Auch in Österreich stellen von der Heteronormativität abweichende sexuelle Orientierungen und Geschlechtsidentitäten immer noch ein Tabuthema und einen Diskriminierungsgrund dar. Das bestätigte auch die weltweit größte LGBTIQ-Studie der europäischen Grundrechte-Agentur FRA. Ihr zufolge geben 40% der LGBTIQ-Personen in Österreich an, sich innerhalb von 12 Monaten mindestens einmal diskriminiert gefühlt zu haben, 33% berichten von Belästigungen und 11 % der Befragten berichteten von physischen oder sexuellen Übergriffen innerhalb der letzten fünf Jahre. https://fra.europa.eu/de/news/2020/umfrage-unter-lgbti-personen-europa-dominiert-die-hoffnung-oder-die-angst

Vor allem der schulische Bereich, der Arbeitsplatz und die medizinische Versorgung kristallisieren sich dabei als Problemfelder heraus. Viele LGBTIQ-Personen verheimlichen daher immer noch ihre sexuelle Identität aus Angst vor Spott, Diskriminierung und Gewalt. Besonders im Schulunterricht wird anhand der Lehr- und Lernmaterialien und des Aufklärungsunterrichts deutlich, dass über Homo-, Inter- oder Transsexualität noch immer nicht offen gesprochen wird und nur wenige Lehrer_innen sich aktiv mit diesem Thema befassen.
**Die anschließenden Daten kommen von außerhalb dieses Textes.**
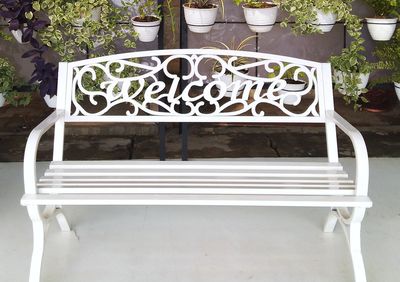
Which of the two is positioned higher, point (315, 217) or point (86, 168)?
point (86, 168)

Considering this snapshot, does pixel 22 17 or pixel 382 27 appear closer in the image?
pixel 22 17

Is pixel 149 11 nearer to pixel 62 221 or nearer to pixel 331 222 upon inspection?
pixel 62 221

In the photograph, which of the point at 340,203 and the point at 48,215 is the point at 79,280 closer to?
the point at 48,215

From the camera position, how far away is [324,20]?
4.09 metres

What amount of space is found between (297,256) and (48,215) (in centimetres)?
107

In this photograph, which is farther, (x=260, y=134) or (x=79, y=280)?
(x=260, y=134)

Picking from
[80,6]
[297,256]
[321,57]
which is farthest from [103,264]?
[321,57]

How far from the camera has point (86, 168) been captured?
2.73 metres

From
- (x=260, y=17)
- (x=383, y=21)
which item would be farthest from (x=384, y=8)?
(x=260, y=17)

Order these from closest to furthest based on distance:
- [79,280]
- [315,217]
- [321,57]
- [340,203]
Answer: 1. [340,203]
2. [79,280]
3. [315,217]
4. [321,57]

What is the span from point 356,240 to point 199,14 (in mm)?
1935

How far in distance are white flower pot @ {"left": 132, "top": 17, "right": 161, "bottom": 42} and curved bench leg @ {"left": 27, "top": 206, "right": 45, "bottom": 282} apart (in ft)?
5.85

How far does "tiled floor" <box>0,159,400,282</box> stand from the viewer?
104 inches

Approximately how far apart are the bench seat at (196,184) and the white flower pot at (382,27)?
1856 mm
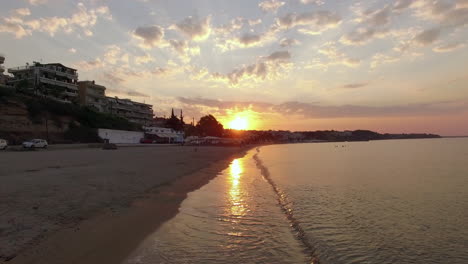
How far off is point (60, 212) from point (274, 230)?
6791mm

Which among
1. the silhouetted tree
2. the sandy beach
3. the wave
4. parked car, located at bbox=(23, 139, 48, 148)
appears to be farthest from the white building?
the wave

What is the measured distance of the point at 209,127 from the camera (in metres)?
133

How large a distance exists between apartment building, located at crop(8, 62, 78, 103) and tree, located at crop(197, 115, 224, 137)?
5648 centimetres

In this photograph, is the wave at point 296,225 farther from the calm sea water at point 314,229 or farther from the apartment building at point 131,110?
the apartment building at point 131,110

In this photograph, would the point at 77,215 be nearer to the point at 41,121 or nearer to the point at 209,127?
the point at 41,121

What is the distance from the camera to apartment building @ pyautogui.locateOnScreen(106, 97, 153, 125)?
101312mm

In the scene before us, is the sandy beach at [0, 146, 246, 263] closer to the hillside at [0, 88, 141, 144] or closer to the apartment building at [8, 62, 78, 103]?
the hillside at [0, 88, 141, 144]

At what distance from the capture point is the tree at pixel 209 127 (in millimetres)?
131250

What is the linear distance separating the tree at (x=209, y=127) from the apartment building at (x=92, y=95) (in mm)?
44875

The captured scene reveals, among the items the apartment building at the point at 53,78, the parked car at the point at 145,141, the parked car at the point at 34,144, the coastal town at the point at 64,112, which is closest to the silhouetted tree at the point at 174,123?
the coastal town at the point at 64,112

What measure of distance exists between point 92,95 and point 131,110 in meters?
18.7

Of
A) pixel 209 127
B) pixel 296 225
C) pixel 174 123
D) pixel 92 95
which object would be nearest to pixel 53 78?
pixel 92 95

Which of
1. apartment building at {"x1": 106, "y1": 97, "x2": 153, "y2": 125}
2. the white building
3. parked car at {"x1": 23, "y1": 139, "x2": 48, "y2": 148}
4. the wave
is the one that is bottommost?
the wave

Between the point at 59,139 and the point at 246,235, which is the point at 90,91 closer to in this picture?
the point at 59,139
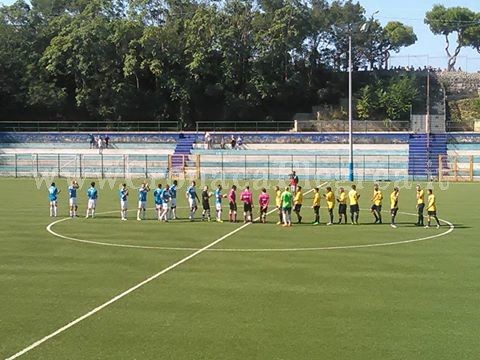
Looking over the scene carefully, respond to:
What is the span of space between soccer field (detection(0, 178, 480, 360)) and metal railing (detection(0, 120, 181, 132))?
1804 inches

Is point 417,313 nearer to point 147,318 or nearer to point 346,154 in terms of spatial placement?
point 147,318

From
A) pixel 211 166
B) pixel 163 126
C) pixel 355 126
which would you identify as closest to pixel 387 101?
pixel 355 126

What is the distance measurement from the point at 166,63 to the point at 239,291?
60487 millimetres

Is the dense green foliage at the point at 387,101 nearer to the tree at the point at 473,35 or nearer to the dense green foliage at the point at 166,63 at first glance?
the dense green foliage at the point at 166,63

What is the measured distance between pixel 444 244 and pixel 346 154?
38.1 meters

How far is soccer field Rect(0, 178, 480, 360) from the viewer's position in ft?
35.8

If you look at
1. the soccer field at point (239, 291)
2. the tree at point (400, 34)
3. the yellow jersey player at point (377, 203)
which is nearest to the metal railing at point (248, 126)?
the yellow jersey player at point (377, 203)

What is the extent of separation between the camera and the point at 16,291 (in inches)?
580

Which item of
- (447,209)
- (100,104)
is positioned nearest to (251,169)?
(100,104)

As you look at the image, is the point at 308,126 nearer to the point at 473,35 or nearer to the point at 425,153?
the point at 425,153

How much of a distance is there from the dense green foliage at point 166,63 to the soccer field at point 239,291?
47.4 m

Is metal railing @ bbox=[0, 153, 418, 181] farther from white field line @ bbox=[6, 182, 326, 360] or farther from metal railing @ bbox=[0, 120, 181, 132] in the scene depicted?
white field line @ bbox=[6, 182, 326, 360]

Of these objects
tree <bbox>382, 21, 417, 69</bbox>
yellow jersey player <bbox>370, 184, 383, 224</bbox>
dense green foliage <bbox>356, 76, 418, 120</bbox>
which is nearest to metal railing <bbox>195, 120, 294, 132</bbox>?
dense green foliage <bbox>356, 76, 418, 120</bbox>

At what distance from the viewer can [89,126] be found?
238 feet
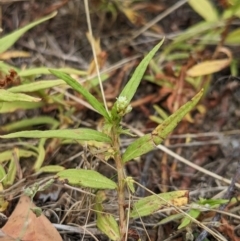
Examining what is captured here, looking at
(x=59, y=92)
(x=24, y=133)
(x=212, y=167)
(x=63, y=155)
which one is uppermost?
(x=24, y=133)

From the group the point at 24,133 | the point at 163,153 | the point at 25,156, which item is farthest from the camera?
the point at 163,153

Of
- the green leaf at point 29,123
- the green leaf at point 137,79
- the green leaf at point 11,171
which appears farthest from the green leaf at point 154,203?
the green leaf at point 29,123

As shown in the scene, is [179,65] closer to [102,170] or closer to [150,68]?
[150,68]

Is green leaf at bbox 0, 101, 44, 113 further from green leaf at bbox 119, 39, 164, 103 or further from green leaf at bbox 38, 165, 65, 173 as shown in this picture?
green leaf at bbox 119, 39, 164, 103

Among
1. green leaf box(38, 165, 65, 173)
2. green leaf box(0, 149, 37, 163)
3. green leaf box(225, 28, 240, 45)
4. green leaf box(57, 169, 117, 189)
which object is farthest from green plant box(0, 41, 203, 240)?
green leaf box(225, 28, 240, 45)

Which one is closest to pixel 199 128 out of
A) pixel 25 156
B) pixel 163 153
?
pixel 163 153

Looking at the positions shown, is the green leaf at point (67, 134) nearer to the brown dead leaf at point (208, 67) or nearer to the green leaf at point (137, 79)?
the green leaf at point (137, 79)

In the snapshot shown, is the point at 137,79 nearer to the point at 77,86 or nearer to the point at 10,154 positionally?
the point at 77,86

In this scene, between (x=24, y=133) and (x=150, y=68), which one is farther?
(x=150, y=68)
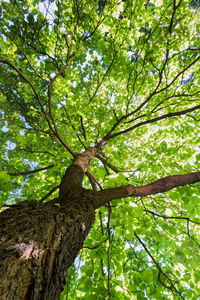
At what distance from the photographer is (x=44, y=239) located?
100cm

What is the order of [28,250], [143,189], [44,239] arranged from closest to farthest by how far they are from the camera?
[28,250] → [44,239] → [143,189]

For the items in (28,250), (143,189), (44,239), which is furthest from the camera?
(143,189)

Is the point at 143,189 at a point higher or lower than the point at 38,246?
higher

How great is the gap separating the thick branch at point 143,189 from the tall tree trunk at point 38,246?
0.81ft

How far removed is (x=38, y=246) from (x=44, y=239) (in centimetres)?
8

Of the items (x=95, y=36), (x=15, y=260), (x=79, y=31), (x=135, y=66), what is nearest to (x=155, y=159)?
(x=135, y=66)

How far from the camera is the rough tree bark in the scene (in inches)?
28.9

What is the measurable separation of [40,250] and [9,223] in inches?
12.0

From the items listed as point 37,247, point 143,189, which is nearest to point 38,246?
point 37,247

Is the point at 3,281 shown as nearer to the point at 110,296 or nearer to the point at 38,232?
the point at 38,232

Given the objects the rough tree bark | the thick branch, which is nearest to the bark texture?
the rough tree bark

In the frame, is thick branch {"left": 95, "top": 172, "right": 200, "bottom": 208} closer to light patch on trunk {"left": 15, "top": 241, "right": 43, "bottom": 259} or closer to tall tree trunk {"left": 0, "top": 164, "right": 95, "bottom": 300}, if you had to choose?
tall tree trunk {"left": 0, "top": 164, "right": 95, "bottom": 300}

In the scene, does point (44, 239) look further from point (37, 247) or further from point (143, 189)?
point (143, 189)

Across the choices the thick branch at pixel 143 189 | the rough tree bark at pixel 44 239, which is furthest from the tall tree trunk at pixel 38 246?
the thick branch at pixel 143 189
LGBTIQ-Personen und besonders -Jugendliche wissen oft nicht, an wen sie sich mit ihren Fragen und Gefühlen wenden können, leiden vermehrt an Depressionen und gesteigerter Suizidgefahr. Die Entfaltung der eigenen sexuellen Orientierung und Identität ist ein wichtiger Schritt der Persönlichkeitsentwicklung und wirkt sich nachhaltig auf die Lebensqualität eines Menschen aus. Es ist daher besonders wichtig, bereits im Schulunterricht offen an LGBTIQ-bezogene Themen heranzugehen, für sachliche und fundierte Aufklärung zu sorgen und deutlich gegen verbale und physische Gewalt und Diskriminierung einzutreten.

Die unterfertigten Abgeordneten stellen daher folgenden

ENTSCHLIESSUNGSANTRAG

 

Der Nationalrat wolle beschließen:

"Die Bundesregierung, insbesondere der Bundesminister für Bildung, Wissenschaft und Forschung, wird aufgefordert, ein umfassendes Konzept zu erarbeiten, das die rasche Verankerung von LGBTIQ-bezogenen Themen, sachlicher Aufklärung hierzu und die Verwendung von LGBTIQ-inklusiven Lehr- und Lernmaterialien im österreichischen Schulunterricht vorsieht. Darüber hinaus sollen an Schulen niederschwellige Anlaufstellen eingerichtet werden, an die sich Kinder und Jugendliche bei Fragen, Problemen und Diskriminierungserfahrungen wenden können, um Unterstützung zu erhalten."  



In formeller Hinsicht wird die Zuweisung an den Gleichbehandlungsausschuss vorgeschlagen.